La corrupción española tiene marcas distintivas. La de derechas se representa a plena luz del día por un tipo arrogante y complacido –don Blesa, el Emérito– que empuña un fusil y se exhibe con una pieza de caza mayor a sus pies. Las imágenes de la corrupción de izquierdas son menesterosas y tenebristas; el escenario es una habitación anodina donde aparecen unos tipos feos y obesos en calzoncillos que sonríen después de haberse zampado una ración de langostinos y a los que acompañan mujeres de aire ausente envueltas en toallas como si acabaran de salir de la ducha. La corrupción es unánime; los estilos, diferentes.
Ahora vuelve la corrupción en calzoncillos. Los dramatis personae, el argumento y los diálogos son repetidos y bien conocidos: 1) empresarios en busca de oportunidades fáciles, 2) políticos encantados de servir al país y dispuestos a engrosar sus emolumentos con algunas dádivas, 3) mediadores y conseguidores entrambos, y 4) un guardia civil con tricornio para darle respetabilidad a la escena. Los diálogos entre ellos son rastreros, porfiados, groseros, de puticlub de carretera, y todo el conjunto produce el efecto de un reflujo intestinal, ácido y nauseabundo.
Es cierto que este patrón de corruptelas es universal y opera también en las tramas de derechas pero por alguna razón, en esta banda, los corruptos no aparecen en ropa interior sino con apresto impecable, cara de mármol y pujos de víctima. Véase a la regidora marbellí doña Muñoz o al ex preboste don Camps, dos casos de actualidad. En cambio, a los corruptos del pesoe siempre los podemos ver en imagen como ratas que acaban de zamparse el queso, sorprendidas por la luz de una linterna que cae sobre ellas. Los primeros son materia para el ¡Hola!; los segundos, para El Caso.

[Los datos]
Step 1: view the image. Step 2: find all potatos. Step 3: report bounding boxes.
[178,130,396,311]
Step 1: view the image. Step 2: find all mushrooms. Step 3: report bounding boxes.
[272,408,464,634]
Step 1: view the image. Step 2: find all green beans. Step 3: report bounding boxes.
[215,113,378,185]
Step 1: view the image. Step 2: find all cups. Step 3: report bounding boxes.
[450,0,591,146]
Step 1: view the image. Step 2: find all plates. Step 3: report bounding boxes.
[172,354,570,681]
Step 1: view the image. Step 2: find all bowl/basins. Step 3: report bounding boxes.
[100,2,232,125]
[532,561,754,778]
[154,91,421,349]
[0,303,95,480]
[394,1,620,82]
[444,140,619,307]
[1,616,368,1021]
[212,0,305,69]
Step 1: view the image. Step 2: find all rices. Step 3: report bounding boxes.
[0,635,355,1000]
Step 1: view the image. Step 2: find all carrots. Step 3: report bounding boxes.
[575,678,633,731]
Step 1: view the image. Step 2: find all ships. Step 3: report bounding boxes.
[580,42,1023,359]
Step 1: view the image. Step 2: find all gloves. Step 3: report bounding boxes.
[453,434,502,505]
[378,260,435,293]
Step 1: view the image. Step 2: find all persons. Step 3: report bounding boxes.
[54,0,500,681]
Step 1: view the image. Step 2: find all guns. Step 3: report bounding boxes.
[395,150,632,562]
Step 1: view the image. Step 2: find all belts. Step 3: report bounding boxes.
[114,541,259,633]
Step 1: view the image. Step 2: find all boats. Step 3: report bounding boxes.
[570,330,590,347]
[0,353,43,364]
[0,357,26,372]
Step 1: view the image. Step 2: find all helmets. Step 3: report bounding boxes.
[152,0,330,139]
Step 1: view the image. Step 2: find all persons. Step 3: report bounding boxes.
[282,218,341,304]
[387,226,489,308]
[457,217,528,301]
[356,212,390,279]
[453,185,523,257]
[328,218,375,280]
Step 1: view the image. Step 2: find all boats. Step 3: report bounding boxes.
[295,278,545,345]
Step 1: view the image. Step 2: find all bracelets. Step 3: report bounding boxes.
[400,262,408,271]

[Lo que se pide]
Reproduce sin cambios el tramo del texto sobre la corrupción española que va desde "La corrupción española" hasta "los estilos, diferentes.". Para lo que sigue no hace falta consultar los ítems.

[Respuesta]
La corrupción española tiene marcas distintivas. La de derechas se representa a plena luz del día por un tipo arrogante y complacido –don Blesa, el Emérito– que empuña un fusil y se exhibe con una pieza de caza mayor a sus pies. Las imágenes de la corrupción de izquierdas son menesterosas y tenebristas; el escenario es una habitación anodina donde aparecen unos tipos feos y obesos en calzoncillos que sonríen después de haberse zampado una ración de langostinos y a los que acompañan mujeres de aire ausente envueltas en toallas como si acabaran de salir de la ducha. La corrupción es unánime; los estilos, diferentes.